Выбрать главу

Здесь надо сказать и о том, что со времен XX и XXII съездов, от хрущевских лет, впервые после сталинских чисток аппарат перестал быть политически монолитным. Правда, судя по моим впечатлениям, в 1965–1975 годах подавляющее большинство сотрудников еще продолжало занимать твердолобые, узкодогматические позиции.

Особенности, о которых я рассказываю, отличали, конечно, не только аппарат ЦК. В разной мере они воспроизводились и в более низких аппаратных звеньях. Так или иначе они были свойственны и тем, кто формально к аппарату не принадлежал, выборным лицам – секретарям и т. д. Можно даже сказать, что они были призваны играть – и зачастую играли – роль законодателей аппаратного стиля, скорее ab ovo такую роль выполняла сама система.

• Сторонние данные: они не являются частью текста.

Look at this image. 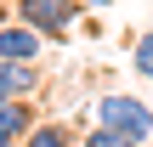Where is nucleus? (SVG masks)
<instances>
[{"instance_id":"8","label":"nucleus","mask_w":153,"mask_h":147,"mask_svg":"<svg viewBox=\"0 0 153 147\" xmlns=\"http://www.w3.org/2000/svg\"><path fill=\"white\" fill-rule=\"evenodd\" d=\"M79 147H142L136 136H119V130H108V125H91L85 136H79Z\"/></svg>"},{"instance_id":"7","label":"nucleus","mask_w":153,"mask_h":147,"mask_svg":"<svg viewBox=\"0 0 153 147\" xmlns=\"http://www.w3.org/2000/svg\"><path fill=\"white\" fill-rule=\"evenodd\" d=\"M131 68H136L142 79H153V28H142V34L131 40Z\"/></svg>"},{"instance_id":"2","label":"nucleus","mask_w":153,"mask_h":147,"mask_svg":"<svg viewBox=\"0 0 153 147\" xmlns=\"http://www.w3.org/2000/svg\"><path fill=\"white\" fill-rule=\"evenodd\" d=\"M11 17H23V23L40 28L45 40H68L74 23H79V6H74V0H11Z\"/></svg>"},{"instance_id":"3","label":"nucleus","mask_w":153,"mask_h":147,"mask_svg":"<svg viewBox=\"0 0 153 147\" xmlns=\"http://www.w3.org/2000/svg\"><path fill=\"white\" fill-rule=\"evenodd\" d=\"M40 51H45V34L40 28H28L23 17H6L0 23V57L6 62H40Z\"/></svg>"},{"instance_id":"6","label":"nucleus","mask_w":153,"mask_h":147,"mask_svg":"<svg viewBox=\"0 0 153 147\" xmlns=\"http://www.w3.org/2000/svg\"><path fill=\"white\" fill-rule=\"evenodd\" d=\"M23 147H79V136H74L62 119H40V125L23 136Z\"/></svg>"},{"instance_id":"4","label":"nucleus","mask_w":153,"mask_h":147,"mask_svg":"<svg viewBox=\"0 0 153 147\" xmlns=\"http://www.w3.org/2000/svg\"><path fill=\"white\" fill-rule=\"evenodd\" d=\"M40 96V62H6L0 57V102H34Z\"/></svg>"},{"instance_id":"9","label":"nucleus","mask_w":153,"mask_h":147,"mask_svg":"<svg viewBox=\"0 0 153 147\" xmlns=\"http://www.w3.org/2000/svg\"><path fill=\"white\" fill-rule=\"evenodd\" d=\"M74 6H79V11H108L114 0H74Z\"/></svg>"},{"instance_id":"1","label":"nucleus","mask_w":153,"mask_h":147,"mask_svg":"<svg viewBox=\"0 0 153 147\" xmlns=\"http://www.w3.org/2000/svg\"><path fill=\"white\" fill-rule=\"evenodd\" d=\"M97 125H108V130H119V136H136V142L148 147L153 108L142 96H131V91H102V96H97Z\"/></svg>"},{"instance_id":"5","label":"nucleus","mask_w":153,"mask_h":147,"mask_svg":"<svg viewBox=\"0 0 153 147\" xmlns=\"http://www.w3.org/2000/svg\"><path fill=\"white\" fill-rule=\"evenodd\" d=\"M34 102H0V147H23V136L34 130Z\"/></svg>"}]
</instances>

Не могу не сказать и о том, что конформизм, равно как и другие, свойственные партаппарату отрицательные черты, отнюдь не его монополия, скорее то была общая беда всех бюрократических структур. Мало того, этим была заражена и интеллигенция, особенно гуманитарная и творческая, которая сегодня столь старательно пытается отмежеваться от прошлого, а фактически от самое себя в прошлом. Многие ее видные представители искали и добивались близости с верхами – и отнюдь не только для решения творческих задач. Было бы любопытно опубликовать список наших «звезд» искусства, которые охотно блистали в «салоне» министра внутренних дел Щелокова – виднейшего коррупционера брежневского безвременья, внесшего решающий вклад в разложение правоохранительных органов.

К слову, названные добродетели интеллигенции, по крайней мере, значительной ее части, ярко дали о себе знать в перестроечные и послеперестроечные годы. К перестроечным процессам эта социальная группа подключилась энергично, оживляя в памяти идеалы: вcей досоветской предшественницы. Делала это тем более страстно, что ее заводило и стремление добыть индульгенцию за поведение в недавнем и давнем прошлом. Отсюда надрыв, порывы бездумного разрушения, жажда мести свидетелям и «кукловодам» ее падения и прислужничества.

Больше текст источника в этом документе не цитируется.